WRITTEN PROBLEM: Reproduce all of the listing below without alteration.

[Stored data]
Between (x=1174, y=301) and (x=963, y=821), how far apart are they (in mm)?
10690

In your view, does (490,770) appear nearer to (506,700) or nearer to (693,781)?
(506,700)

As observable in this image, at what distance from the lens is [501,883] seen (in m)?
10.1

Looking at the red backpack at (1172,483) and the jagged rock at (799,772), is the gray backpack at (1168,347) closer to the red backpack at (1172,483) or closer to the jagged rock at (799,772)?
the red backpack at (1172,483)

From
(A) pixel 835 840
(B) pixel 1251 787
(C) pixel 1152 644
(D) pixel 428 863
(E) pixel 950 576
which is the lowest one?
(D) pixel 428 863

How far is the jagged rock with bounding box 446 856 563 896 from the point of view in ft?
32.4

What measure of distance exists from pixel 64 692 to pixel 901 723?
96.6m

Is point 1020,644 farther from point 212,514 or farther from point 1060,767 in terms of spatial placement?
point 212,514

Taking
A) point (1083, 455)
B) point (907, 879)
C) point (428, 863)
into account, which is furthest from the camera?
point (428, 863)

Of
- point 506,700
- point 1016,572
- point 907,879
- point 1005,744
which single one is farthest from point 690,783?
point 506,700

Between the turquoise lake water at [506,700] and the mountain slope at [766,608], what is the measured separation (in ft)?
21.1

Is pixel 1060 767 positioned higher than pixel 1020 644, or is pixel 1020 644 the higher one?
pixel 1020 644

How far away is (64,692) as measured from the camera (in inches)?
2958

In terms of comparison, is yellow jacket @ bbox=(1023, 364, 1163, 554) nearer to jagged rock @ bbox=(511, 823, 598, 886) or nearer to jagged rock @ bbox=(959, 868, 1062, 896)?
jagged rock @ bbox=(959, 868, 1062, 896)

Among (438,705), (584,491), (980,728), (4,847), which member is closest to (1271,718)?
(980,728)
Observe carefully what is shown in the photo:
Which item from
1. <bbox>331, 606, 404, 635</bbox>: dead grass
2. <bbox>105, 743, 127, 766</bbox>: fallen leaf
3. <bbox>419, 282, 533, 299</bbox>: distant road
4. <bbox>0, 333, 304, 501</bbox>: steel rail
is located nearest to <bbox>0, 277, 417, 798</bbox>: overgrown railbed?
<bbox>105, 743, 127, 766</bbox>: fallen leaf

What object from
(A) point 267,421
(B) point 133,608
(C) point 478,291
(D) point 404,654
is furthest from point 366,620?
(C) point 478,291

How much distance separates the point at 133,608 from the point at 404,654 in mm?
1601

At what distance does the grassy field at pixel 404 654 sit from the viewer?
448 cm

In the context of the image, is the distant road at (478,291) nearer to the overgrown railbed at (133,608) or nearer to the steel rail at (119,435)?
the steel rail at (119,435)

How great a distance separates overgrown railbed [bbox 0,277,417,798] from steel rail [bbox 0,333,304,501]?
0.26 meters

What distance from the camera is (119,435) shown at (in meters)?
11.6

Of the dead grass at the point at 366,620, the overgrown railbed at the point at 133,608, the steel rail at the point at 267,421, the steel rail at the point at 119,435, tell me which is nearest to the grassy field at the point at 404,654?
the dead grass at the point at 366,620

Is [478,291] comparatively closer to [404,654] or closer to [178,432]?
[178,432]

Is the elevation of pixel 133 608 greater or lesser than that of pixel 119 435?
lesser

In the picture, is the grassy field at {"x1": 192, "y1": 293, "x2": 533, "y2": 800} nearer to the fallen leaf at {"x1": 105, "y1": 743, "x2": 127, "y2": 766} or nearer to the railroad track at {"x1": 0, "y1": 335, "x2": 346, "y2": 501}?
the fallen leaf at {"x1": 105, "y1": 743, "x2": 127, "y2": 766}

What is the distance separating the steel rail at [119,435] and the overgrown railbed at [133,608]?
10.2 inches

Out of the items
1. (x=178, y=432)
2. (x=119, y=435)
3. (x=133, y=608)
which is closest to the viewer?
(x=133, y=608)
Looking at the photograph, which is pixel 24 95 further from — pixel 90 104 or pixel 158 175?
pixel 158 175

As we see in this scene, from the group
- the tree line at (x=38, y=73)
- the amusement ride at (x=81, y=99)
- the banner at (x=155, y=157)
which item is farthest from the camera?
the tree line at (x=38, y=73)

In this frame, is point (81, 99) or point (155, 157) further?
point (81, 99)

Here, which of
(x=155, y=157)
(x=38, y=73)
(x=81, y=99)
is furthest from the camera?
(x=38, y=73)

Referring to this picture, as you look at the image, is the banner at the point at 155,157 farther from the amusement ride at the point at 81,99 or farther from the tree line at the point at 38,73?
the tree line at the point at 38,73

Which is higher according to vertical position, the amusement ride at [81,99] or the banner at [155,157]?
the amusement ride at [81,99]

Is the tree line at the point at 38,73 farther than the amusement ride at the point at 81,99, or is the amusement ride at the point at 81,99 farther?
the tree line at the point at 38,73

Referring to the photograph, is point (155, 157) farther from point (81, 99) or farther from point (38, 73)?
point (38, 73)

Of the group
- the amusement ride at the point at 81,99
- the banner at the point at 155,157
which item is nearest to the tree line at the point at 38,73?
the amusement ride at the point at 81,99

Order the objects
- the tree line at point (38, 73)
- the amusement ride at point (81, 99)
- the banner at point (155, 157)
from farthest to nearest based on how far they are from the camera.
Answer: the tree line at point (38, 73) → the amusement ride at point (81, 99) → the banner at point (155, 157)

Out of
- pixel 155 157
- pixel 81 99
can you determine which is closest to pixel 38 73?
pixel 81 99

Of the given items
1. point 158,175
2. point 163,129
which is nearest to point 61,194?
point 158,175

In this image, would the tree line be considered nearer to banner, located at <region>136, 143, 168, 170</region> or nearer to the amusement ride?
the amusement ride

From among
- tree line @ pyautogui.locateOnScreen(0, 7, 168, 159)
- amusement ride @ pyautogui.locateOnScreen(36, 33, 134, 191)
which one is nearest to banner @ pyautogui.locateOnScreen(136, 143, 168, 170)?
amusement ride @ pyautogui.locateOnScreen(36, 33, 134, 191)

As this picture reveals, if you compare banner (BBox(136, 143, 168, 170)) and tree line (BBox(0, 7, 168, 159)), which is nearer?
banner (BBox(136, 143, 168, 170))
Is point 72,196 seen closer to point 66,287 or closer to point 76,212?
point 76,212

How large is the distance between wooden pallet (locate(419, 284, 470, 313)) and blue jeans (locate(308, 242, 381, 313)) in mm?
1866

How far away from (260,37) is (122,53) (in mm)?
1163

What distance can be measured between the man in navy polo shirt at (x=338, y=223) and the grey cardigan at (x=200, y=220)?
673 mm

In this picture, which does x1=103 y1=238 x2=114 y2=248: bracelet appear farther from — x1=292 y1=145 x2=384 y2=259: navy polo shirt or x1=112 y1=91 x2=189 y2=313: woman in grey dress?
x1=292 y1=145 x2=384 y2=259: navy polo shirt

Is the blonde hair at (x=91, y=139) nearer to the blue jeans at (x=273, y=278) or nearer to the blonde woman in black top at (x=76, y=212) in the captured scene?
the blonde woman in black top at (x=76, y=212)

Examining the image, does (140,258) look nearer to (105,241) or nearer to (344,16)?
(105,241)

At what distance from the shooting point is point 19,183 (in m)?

REPLY TO THE TASK:
Between (x=1174, y=301) and (x=963, y=821), how far apart are they (in mm)?
10690

In your view, does (490,770) appear nearer to (506,700) or nearer to (693,781)?
(506,700)

As observable in this image, at what distance from the lens is [501,883] seen (in m)?
10.1

Looking at the red backpack at (1172,483) and the jagged rock at (799,772), is the gray backpack at (1168,347) closer to the red backpack at (1172,483) or closer to the jagged rock at (799,772)?
the red backpack at (1172,483)

From
(A) pixel 835 840
(B) pixel 1251 787
(C) pixel 1152 644
(D) pixel 428 863
(E) pixel 950 576
which is the lowest one?
(D) pixel 428 863

How far is the jagged rock with bounding box 446 856 563 896 from the point of view in ft?
32.4

What measure of distance exists from pixel 64 692 to pixel 901 723?
96.6m

Is point 1020,644 farther from point 212,514 or farther from point 1060,767 in terms of spatial placement?
point 212,514

Taking
A) point (1083, 455)
B) point (907, 879)
C) point (428, 863)
into account, which is furthest from the camera?
point (428, 863)

Of
- point 506,700
- point 1016,572
- point 907,879
- point 1005,744
which single one is farthest from point 690,783?
point 506,700

Between the turquoise lake water at [506,700] and the mountain slope at [766,608], what is the measured separation (in ft)?
21.1

Is pixel 1060 767 positioned higher than pixel 1020 644, or is pixel 1020 644 the higher one?
pixel 1020 644

How far away is (64,692) as measured from the camera (in inches)?
2958

In terms of comparison, is yellow jacket @ bbox=(1023, 364, 1163, 554) nearer to jagged rock @ bbox=(511, 823, 598, 886) or nearer to jagged rock @ bbox=(959, 868, 1062, 896)?
jagged rock @ bbox=(959, 868, 1062, 896)

Among (438,705), (584,491), (980,728), (4,847), which member is closest to (1271,718)?
(980,728)
Observe carefully what is shown in the photo:
Which item from
1. <bbox>331, 606, 404, 635</bbox>: dead grass
2. <bbox>105, 743, 127, 766</bbox>: fallen leaf
3. <bbox>419, 282, 533, 299</bbox>: distant road
4. <bbox>0, 333, 304, 501</bbox>: steel rail
is located nearest to <bbox>0, 277, 417, 798</bbox>: overgrown railbed?
<bbox>105, 743, 127, 766</bbox>: fallen leaf

What object from
(A) point 267,421
(B) point 133,608
(C) point 478,291
(D) point 404,654
is furthest from point 366,620?
(C) point 478,291

How much distance separates the point at 133,608 from the point at 404,654 in mm?
1601

At what distance does the grassy field at pixel 404 654 sit from the viewer?
448 cm

In the context of the image, is the distant road at (478,291) nearer to the overgrown railbed at (133,608) or nearer to the steel rail at (119,435)?
the steel rail at (119,435)

How great a distance separates overgrown railbed [bbox 0,277,417,798] from steel rail [bbox 0,333,304,501]?
0.26 meters

What distance from the camera is (119,435) shown at (in meters)?
11.6

Of the dead grass at the point at 366,620, the overgrown railbed at the point at 133,608, the steel rail at the point at 267,421, the steel rail at the point at 119,435, tell me which is nearest to the grassy field at the point at 404,654?
the dead grass at the point at 366,620

Is [478,291] comparatively closer to [404,654] or closer to [178,432]?
[178,432]

Is the elevation of pixel 133 608 greater or lesser than that of pixel 119 435?
lesser

In the picture, is the grassy field at {"x1": 192, "y1": 293, "x2": 533, "y2": 800} nearer to the fallen leaf at {"x1": 105, "y1": 743, "x2": 127, "y2": 766} or nearer to the railroad track at {"x1": 0, "y1": 335, "x2": 346, "y2": 501}?
the fallen leaf at {"x1": 105, "y1": 743, "x2": 127, "y2": 766}

What is the distance separating the steel rail at [119,435] and the overgrown railbed at [133,608]?
10.2 inches

Out of the items
1. (x=178, y=432)
2. (x=119, y=435)
3. (x=133, y=608)
which is closest to the viewer?
(x=133, y=608)
Looking at the photograph, which is pixel 24 95 further from — pixel 90 104 or pixel 158 175?
pixel 158 175

As we see in this scene, from the group
- the tree line at (x=38, y=73)
- the amusement ride at (x=81, y=99)
- the banner at (x=155, y=157)
which item is farthest from the camera?
the tree line at (x=38, y=73)

In this frame, is point (81, 99) or point (155, 157) further?
point (81, 99)

Here, which of
(x=155, y=157)
(x=38, y=73)
(x=81, y=99)
is furthest from the camera?
(x=38, y=73)

Referring to this picture, as you look at the image, is the banner at the point at 155,157 farther from the amusement ride at the point at 81,99 or farther from the tree line at the point at 38,73?
the tree line at the point at 38,73

Which is higher according to vertical position, the amusement ride at [81,99] or the banner at [155,157]?
the amusement ride at [81,99]

Is the tree line at the point at 38,73 farther than the amusement ride at the point at 81,99, or is the amusement ride at the point at 81,99 farther?
the tree line at the point at 38,73

Referring to the photograph, is point (155, 157) farther from point (81, 99) or farther from point (38, 73)?
point (38, 73)

Of the group
- the amusement ride at the point at 81,99
- the banner at the point at 155,157
which item is nearest to the tree line at the point at 38,73?
the amusement ride at the point at 81,99

Order the objects
- the tree line at point (38, 73)
- the amusement ride at point (81, 99)
- the banner at point (155, 157)
from farthest to nearest based on how far they are from the camera.
Answer: the tree line at point (38, 73) → the amusement ride at point (81, 99) → the banner at point (155, 157)

Out of
- pixel 155 157
- pixel 81 99
can you determine which is closest to pixel 38 73?
pixel 81 99

Of the given items
1. point 158,175
2. point 163,129
which is nearest to point 61,194?
point 158,175

In this image, would the tree line be considered nearer to banner, located at <region>136, 143, 168, 170</region> or nearer to the amusement ride?
the amusement ride

From among
- tree line @ pyautogui.locateOnScreen(0, 7, 168, 159)
- amusement ride @ pyautogui.locateOnScreen(36, 33, 134, 191)
which one is nearest to banner @ pyautogui.locateOnScreen(136, 143, 168, 170)?
amusement ride @ pyautogui.locateOnScreen(36, 33, 134, 191)

As this picture reveals, if you compare banner (BBox(136, 143, 168, 170)) and tree line (BBox(0, 7, 168, 159)), which is nearer?
banner (BBox(136, 143, 168, 170))
Is point 72,196 seen closer to point 66,287 or closer to point 76,212?
point 76,212

How large is the distance between wooden pallet (locate(419, 284, 470, 313)) and blue jeans (locate(308, 242, 381, 313)) in mm?
1866

How far away from (260,37) is (122,53) (in mm)?
1163

What distance can be measured between the man in navy polo shirt at (x=338, y=223) and the grey cardigan at (x=200, y=220)?
673 mm

In this picture, which does x1=103 y1=238 x2=114 y2=248: bracelet appear farther from — x1=292 y1=145 x2=384 y2=259: navy polo shirt or x1=112 y1=91 x2=189 y2=313: woman in grey dress?
x1=292 y1=145 x2=384 y2=259: navy polo shirt

Is the blonde hair at (x=91, y=139) nearer to the blue jeans at (x=273, y=278) or nearer to the blonde woman in black top at (x=76, y=212) in the captured scene?
the blonde woman in black top at (x=76, y=212)

Examining the image, does (140,258) look nearer to (105,241) or nearer to (344,16)?
(105,241)

At what distance from the shooting point is point 19,183 (in m)?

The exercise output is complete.